> [What you will do] Copy the lines below word for word, keeping every line in its original order.

> [Given data]
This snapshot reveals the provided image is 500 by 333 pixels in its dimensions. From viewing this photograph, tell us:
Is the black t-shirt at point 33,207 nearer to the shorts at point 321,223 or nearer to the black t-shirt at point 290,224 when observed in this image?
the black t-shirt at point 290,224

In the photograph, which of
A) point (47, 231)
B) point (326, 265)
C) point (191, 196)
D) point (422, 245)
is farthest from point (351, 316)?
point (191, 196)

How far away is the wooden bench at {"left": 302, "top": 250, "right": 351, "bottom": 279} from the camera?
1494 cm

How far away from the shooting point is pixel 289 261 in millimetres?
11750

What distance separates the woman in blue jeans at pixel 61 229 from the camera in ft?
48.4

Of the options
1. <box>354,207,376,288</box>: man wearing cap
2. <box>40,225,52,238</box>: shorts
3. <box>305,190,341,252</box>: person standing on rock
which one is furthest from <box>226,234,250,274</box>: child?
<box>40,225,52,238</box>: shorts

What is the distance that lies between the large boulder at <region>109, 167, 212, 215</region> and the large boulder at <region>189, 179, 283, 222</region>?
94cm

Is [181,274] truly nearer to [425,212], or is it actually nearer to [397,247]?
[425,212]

> [Task solution]
This snapshot reveals the provided image is 500 by 333 pixels in its dimensions. From viewing this photograph, tell us:
Is the black t-shirt at point 33,207 nearer to the shorts at point 321,223 or nearer to the black t-shirt at point 290,224 when observed in this image?
the black t-shirt at point 290,224

In the photograph, which of
A) point (47, 231)
B) point (326, 265)
C) point (191, 196)
D) point (422, 245)
is farthest from point (351, 316)?
point (191, 196)

How far away is the wooden bench at {"left": 302, "top": 250, "right": 351, "bottom": 279} from the camera?
1494 cm

How far away from the shooting point is pixel 289 261 in millimetres?
11750

What distance separates the woman in blue jeans at pixel 61 229 from the camera in ft?
48.4

Of the options
1. <box>354,207,376,288</box>: man wearing cap
2. <box>40,225,52,238</box>: shorts
3. <box>305,190,341,252</box>: person standing on rock
which one is furthest from <box>226,234,250,274</box>: child?
<box>40,225,52,238</box>: shorts

What is the distance that lies between the large boulder at <region>109, 167, 212, 215</region> and the large boulder at <region>189, 179, 283, 222</region>?
94cm

Is [181,274] truly nearer to [425,212], or is it actually nearer to [397,247]?
[425,212]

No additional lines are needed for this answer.